**TO BE DONE:** Convert every line of the records from the very first one through the line containing "Answer: [4,210], [476,381], [217,431], [174,502]", inclusive, into a numbered list with blank lines omitted.

**MATERIAL TO PROCESS:**
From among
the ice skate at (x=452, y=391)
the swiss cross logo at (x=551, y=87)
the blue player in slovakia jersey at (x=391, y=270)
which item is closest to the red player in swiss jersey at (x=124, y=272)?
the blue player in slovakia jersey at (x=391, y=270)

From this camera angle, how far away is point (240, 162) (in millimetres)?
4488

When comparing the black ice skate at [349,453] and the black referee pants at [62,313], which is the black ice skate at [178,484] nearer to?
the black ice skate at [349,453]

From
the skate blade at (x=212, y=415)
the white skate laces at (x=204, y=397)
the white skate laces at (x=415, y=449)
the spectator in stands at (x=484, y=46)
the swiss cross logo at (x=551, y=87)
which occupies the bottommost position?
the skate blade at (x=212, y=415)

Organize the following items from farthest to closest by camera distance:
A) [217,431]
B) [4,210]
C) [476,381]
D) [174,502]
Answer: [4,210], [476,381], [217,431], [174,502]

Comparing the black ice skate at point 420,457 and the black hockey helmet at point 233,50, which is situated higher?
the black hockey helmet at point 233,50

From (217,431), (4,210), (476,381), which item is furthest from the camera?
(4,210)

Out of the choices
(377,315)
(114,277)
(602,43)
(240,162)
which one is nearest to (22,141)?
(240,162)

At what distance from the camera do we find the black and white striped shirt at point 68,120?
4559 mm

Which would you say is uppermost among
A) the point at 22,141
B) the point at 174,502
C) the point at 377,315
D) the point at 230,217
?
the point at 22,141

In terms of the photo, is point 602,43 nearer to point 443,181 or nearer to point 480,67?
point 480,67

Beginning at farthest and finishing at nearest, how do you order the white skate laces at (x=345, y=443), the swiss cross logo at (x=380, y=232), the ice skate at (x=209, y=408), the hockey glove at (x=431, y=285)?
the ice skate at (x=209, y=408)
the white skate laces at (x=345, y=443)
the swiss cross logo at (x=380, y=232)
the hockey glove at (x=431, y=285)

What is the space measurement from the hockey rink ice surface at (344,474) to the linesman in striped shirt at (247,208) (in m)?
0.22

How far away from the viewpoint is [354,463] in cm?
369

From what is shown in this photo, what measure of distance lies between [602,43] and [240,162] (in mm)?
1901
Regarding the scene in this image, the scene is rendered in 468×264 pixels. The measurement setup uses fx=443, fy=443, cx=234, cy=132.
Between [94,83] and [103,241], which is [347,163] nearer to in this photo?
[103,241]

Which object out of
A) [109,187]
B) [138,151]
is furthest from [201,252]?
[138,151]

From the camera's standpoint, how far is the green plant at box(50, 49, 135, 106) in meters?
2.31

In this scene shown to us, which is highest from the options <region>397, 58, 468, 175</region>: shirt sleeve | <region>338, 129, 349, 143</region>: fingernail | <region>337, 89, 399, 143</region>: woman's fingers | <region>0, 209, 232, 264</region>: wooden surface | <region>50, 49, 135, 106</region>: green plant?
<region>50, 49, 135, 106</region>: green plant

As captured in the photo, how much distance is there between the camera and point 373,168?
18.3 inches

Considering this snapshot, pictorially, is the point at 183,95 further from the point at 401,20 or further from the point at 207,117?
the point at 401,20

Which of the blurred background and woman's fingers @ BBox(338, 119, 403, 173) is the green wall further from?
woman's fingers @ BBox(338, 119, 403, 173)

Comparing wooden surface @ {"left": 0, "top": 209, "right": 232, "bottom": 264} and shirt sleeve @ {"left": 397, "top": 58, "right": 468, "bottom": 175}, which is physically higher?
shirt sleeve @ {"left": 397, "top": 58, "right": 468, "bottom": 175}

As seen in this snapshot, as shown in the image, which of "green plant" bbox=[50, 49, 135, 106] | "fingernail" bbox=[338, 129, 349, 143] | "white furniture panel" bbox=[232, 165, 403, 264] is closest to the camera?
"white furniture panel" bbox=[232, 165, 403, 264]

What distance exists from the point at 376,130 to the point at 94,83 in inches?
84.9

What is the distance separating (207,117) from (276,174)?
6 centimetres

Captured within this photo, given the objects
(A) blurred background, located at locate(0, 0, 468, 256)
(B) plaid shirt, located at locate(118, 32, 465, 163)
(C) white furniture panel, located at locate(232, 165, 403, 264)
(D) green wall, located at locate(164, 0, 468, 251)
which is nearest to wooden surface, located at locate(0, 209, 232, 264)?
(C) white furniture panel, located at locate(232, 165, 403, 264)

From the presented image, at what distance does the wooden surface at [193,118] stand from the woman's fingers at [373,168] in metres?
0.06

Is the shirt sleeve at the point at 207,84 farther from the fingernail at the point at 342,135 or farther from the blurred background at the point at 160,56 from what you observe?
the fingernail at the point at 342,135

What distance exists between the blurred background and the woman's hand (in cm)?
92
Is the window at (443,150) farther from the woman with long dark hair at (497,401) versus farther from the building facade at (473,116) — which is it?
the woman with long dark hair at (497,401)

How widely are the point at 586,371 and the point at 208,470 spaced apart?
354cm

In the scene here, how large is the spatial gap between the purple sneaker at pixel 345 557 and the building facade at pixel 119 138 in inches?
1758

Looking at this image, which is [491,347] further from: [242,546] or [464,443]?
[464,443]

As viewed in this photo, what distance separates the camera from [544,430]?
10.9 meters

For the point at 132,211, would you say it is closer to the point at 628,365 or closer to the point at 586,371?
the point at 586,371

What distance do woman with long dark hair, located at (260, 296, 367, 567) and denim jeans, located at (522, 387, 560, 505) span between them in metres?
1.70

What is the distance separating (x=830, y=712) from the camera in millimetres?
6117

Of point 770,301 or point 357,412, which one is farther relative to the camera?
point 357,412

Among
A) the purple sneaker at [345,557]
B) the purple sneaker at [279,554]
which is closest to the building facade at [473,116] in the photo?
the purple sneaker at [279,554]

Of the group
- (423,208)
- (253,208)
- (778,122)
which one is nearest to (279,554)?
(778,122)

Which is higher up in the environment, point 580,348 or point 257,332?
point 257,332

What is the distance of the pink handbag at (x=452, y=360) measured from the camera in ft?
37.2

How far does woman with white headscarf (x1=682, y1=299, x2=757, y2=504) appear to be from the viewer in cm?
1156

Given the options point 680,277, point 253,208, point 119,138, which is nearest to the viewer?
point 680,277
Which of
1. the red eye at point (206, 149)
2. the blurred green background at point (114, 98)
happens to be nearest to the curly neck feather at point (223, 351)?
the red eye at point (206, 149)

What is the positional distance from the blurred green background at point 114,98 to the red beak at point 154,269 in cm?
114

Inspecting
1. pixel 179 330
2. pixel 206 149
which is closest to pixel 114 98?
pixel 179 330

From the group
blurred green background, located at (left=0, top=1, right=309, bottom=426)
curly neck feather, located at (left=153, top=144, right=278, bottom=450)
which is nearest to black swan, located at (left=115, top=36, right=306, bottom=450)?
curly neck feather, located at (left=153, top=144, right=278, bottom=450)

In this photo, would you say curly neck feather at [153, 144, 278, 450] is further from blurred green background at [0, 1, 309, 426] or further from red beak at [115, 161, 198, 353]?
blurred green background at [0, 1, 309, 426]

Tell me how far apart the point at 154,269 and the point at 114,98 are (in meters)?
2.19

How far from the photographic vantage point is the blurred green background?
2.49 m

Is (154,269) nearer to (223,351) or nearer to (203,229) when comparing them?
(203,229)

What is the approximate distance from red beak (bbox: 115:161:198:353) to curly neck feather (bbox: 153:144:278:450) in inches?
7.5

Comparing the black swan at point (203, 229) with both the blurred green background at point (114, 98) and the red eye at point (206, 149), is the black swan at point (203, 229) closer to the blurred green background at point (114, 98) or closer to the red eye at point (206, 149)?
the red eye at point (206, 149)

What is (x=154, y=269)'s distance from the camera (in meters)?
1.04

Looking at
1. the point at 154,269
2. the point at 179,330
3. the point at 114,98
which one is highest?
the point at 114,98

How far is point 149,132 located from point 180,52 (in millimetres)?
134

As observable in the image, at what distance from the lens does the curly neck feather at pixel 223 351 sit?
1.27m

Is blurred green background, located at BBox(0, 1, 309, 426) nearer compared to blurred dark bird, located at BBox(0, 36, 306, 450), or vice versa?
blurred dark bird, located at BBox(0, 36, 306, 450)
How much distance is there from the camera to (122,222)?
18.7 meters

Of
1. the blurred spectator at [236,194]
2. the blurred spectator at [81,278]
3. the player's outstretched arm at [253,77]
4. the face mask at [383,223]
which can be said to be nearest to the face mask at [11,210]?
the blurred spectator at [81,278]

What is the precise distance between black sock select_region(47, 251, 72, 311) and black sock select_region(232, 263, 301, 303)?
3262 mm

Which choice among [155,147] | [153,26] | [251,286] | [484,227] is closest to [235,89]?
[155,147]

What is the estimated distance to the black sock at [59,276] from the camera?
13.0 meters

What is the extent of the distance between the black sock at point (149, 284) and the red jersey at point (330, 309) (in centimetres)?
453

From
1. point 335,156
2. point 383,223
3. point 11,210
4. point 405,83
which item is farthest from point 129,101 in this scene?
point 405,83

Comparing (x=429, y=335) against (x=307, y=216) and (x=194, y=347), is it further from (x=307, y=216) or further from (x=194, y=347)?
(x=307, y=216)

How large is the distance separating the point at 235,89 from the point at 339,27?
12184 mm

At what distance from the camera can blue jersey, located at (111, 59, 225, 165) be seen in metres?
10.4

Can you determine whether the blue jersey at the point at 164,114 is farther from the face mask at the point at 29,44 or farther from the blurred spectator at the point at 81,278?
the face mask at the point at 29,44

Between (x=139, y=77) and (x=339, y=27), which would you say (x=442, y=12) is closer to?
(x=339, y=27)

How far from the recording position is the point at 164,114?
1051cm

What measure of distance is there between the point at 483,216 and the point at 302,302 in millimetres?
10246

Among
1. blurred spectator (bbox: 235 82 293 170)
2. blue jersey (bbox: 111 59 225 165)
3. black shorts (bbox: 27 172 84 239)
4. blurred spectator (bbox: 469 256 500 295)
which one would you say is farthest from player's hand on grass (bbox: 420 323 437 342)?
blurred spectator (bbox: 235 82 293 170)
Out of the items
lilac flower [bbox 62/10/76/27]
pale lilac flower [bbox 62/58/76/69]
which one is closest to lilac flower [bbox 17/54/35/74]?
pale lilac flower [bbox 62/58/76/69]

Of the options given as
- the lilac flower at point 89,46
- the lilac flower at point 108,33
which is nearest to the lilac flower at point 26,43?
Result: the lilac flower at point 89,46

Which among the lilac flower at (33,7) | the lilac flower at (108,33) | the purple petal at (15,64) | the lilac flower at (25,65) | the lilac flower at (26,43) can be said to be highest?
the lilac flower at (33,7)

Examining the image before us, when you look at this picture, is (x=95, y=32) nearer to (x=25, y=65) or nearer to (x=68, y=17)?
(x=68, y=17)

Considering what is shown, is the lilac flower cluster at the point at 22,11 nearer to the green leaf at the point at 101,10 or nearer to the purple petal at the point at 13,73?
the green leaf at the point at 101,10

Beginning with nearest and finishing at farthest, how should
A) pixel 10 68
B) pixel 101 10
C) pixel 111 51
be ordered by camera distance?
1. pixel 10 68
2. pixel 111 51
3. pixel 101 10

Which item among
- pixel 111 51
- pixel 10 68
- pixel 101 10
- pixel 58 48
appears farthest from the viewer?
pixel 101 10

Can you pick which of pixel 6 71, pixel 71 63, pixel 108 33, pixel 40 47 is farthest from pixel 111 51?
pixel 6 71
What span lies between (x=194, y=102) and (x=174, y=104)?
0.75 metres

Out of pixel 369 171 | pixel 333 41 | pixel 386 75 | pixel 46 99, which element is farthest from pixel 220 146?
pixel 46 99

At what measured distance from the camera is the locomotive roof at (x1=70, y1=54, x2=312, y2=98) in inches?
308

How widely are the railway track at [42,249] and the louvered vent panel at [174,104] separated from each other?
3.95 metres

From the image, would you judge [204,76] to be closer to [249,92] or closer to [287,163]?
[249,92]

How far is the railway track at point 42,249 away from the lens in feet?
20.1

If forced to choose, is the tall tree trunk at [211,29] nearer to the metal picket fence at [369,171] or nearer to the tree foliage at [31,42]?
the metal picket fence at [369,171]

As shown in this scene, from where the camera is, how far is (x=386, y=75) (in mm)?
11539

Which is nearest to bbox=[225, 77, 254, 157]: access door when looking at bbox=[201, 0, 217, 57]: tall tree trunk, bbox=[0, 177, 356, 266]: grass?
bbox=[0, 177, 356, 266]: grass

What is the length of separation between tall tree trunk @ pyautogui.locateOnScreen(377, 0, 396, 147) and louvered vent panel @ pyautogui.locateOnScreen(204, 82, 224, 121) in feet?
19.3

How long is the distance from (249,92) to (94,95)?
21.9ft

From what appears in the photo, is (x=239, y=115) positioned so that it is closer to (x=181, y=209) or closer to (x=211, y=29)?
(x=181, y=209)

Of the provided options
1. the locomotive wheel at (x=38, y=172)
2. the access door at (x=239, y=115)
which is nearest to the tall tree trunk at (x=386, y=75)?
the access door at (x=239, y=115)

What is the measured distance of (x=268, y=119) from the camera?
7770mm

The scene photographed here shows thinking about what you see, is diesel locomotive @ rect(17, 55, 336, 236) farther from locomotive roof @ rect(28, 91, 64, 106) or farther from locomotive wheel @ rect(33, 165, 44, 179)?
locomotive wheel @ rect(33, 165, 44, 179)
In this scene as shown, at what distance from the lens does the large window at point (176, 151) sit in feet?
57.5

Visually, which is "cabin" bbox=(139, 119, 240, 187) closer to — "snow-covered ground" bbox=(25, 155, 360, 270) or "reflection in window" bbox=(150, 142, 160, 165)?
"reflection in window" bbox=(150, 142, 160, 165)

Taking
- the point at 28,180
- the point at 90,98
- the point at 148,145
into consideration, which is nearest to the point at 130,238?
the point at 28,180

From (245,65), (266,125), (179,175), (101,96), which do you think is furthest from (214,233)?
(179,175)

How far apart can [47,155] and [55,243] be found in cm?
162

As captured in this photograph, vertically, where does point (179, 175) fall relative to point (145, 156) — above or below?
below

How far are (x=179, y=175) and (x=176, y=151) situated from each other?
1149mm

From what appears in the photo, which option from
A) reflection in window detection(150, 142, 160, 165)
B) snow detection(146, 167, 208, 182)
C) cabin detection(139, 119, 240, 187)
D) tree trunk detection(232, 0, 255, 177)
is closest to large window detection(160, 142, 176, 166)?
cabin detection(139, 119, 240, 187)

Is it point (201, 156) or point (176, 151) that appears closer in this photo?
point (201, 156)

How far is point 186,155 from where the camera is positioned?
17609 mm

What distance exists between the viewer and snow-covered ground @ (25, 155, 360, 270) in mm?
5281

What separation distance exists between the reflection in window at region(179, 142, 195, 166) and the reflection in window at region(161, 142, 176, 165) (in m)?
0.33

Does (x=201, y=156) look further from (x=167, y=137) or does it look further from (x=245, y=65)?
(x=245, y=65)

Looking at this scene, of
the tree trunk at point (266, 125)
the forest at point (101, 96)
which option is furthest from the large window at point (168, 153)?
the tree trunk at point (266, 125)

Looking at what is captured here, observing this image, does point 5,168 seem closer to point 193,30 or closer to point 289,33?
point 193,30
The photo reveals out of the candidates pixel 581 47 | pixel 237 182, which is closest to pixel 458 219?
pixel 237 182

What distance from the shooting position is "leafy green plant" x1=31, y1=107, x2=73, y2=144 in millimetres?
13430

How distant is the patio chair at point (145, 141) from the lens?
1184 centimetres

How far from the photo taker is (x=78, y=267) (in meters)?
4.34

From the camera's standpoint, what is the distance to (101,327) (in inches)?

**RESPONSE FOR THIS EXERCISE:**
1. From among
2. the ice skate at (x=452, y=391)
3. the swiss cross logo at (x=551, y=87)
4. the blue player in slovakia jersey at (x=391, y=270)
5. which item is closest to the red player in swiss jersey at (x=124, y=272)?
6. the blue player in slovakia jersey at (x=391, y=270)
7. From this camera angle, how far away is point (240, 162) (in millimetres)?
8. 4488
9. When comparing the black ice skate at [349,453] and the black referee pants at [62,313], which is the black ice skate at [178,484] nearer to?
10. the black ice skate at [349,453]
11. From
12. the skate blade at (x=212, y=415)
13. the white skate laces at (x=204, y=397)
14. the white skate laces at (x=415, y=449)
15. the spectator in stands at (x=484, y=46)
16. the swiss cross logo at (x=551, y=87)
17. which occupies the bottommost position?
18. the skate blade at (x=212, y=415)
19. Organize the following items from farthest to closest by camera distance:
20. A) [217,431]
21. B) [4,210]
22. C) [476,381]
23. D) [174,502]
24. Answer: [4,210], [476,381], [217,431], [174,502]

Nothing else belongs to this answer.